Noli Me Tanger(ine) : a (micro) translation project

Rizal’s letters, oblique micro-translations of epistolary small-talk, poetic collage, gentle chaos distilled, quotidian and mundane.

[Manila] July 2, 1876. “The beaded slippers you posted have arrived, my name sewn into them. Today, I draw. I believed myself to be drawing in gouache, that is to say with colors, but I have fooled myself.”

[Sta. Cruz, Manila] November 27, 1878. “For a month and a half, I have been learning solfège, piano, and singing. If you heard me, you’d imagine yourself in Spain because, my dear and never forgotten friend, I bray like a donkey.”

[Heidelberg] February 9, 1886. “They invited me to drink beer, but conversation was difficult. I was not used to speaking or listening in German. And they hardly knew any French. We resorted to Latin and in this language understood each other for part of the night.”

[Heidelberg] February 9, 1886. “The German lifestyle is not unpleasant, just full of potatoes. With anything, potatoes: morning and night. In the evening one takes tea with potatoes and cold meat.”

[Heidelberg] March 26, 1886. “I open the windows; after the ice and snow and fog it makes me want to sing.”

[Berlin] December 30, 1886. “I am sending you a small gift, a snuff box. Do not smile when you receive it, for the item is insignificant and I give it to you with the best of intentions.”

[Berlin] January 26, 1887. “I cannot grasp the agony you feel, not being able to smoke, since I am no smoker, but I imagine it is like not being able to drink water– which is a passion of mine.”

March 5, 1887. “Mon cher ami: you are correct. Forgetfulness is the death of friendship. But I say that in true friendship, oblivion does not exist. I will prove it. You’ve long desired to read a book written by me. Well then, in answer to your three letters: a novel.”

[Vienna] May 24, 1887. “We remember: her little blue eyes, her cheerful laugh, her diminutive teeth. She ran after the train as we left.”

[Tokyo] April 7, 1888. “Camellias redden garden foliage. The plum and cherry trees: white tinted, vaporous pink on a landscape shaded by cedar and pine. On the thirteenth, I leave for America by steamer.”

[London] June 12, 1888. “A bowl of turtle soup here costs over five pesetas.

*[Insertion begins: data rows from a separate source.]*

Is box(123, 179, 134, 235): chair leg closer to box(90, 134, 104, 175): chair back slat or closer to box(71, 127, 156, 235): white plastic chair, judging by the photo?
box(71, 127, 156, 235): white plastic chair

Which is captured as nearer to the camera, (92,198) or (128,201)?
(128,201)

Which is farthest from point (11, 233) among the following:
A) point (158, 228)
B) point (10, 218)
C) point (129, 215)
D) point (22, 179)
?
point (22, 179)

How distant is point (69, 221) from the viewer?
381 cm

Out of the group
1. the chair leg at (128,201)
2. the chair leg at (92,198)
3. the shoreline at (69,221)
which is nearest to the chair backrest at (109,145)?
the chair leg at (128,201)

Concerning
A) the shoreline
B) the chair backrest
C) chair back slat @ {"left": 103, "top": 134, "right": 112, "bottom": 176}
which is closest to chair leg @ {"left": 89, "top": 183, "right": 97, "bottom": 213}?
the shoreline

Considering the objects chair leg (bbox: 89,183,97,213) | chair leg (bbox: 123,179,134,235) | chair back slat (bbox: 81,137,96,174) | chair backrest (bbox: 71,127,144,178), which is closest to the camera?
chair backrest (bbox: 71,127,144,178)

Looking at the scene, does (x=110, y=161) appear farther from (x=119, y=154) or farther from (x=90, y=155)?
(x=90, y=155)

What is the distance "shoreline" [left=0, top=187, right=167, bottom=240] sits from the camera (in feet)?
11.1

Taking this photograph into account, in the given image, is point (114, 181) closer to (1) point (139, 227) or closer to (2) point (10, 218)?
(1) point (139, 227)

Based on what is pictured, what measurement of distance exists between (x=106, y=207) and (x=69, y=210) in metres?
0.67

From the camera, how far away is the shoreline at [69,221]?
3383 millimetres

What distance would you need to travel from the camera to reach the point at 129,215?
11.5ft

Enclosed: young Elefaño’s glass eyes. They are English eyes since I’ve not yet gone to France. Later, I will send him French eyes.”

[London] June 27, 1888. “Many do not want to burn ants because they say ants multiply more that way. So why not be ants?”

[London] July 27, 1888. “On the steamship, the boy asked me if I knew “Richal,” the author of Noli Me Tángere. I smiled and said yes, I know him. He is like the exiled Prince Aladín in the story of Florante and Laura.”

[London] August 7, 1888. “…but enough of that. I want to send you some cigarettes, more or less twenty of them. You know I don’t smoke. Can I mail them? And the customs duty? I have more than a hundred here, beautifully decorated with flowers and letters.”

[London] Nov. 8, 1888. “We do not lack books and there is a great desire to learn. Families send their children to Manila for schooling, knowing that the luck of the Ilustrado is to have enemies, to the point of being executed in Bagumbayan.”

[Paris] May 20, 1889. “Exposition entrance fee: 0.75 francs. When will you come? I promise breakfast to five friends over the course of a week: chocolate or tea and biscuits. Tell Pañganiban I am pleased with his determination to study German.”

[Brussels] March 5, 1890. “No book, nor any historian I know, speaks of any plant in my country with a use similar to that of hashish. I myself —in the year 1879— have tried it (for the experience). The language holds no similar name. ‘Isis’ is a species of wild fig tree.”

[Brussels] March 31, 1890. “My brother: the house of our friend Pilar was burned down. Priest’s order, they believe. Whether or not the priest was the author of this crime, I cannot say. But…imagine it.”

[Brussels] July 5, 1890. “In the photograph you do not appear as you, truly; at first glance one would think you didn’t possess a kind heart. The glasses are at fault. But still. After closer observation —right away— there you are.”

[Dapitan] December 20, 1893. “Young gentleman: a little error in your last letter, a little error which many commit. That is: you must place last. Say: Emilio and I; You and I. To live is to be among men. That is, to fight—but with what is yours. It will last forever. Smile.”

[Dapitan] 1894. “I see you’ve taken well to letter writing, and so I return yours with slight corrections. Do not be offended; they are from your uncle who has edited the writings of people older, with more years of schooling than yourself. Be studious, my little niece. Be kind.”

[Dapitan] September 25, 1895. “A large iguana attacked the chickens under the house during siesta. Joe killed it. Hunted a deer from the uplands but lost sight of the creature. They found the bones afterwards. August is the most suitable month to brood chickens.”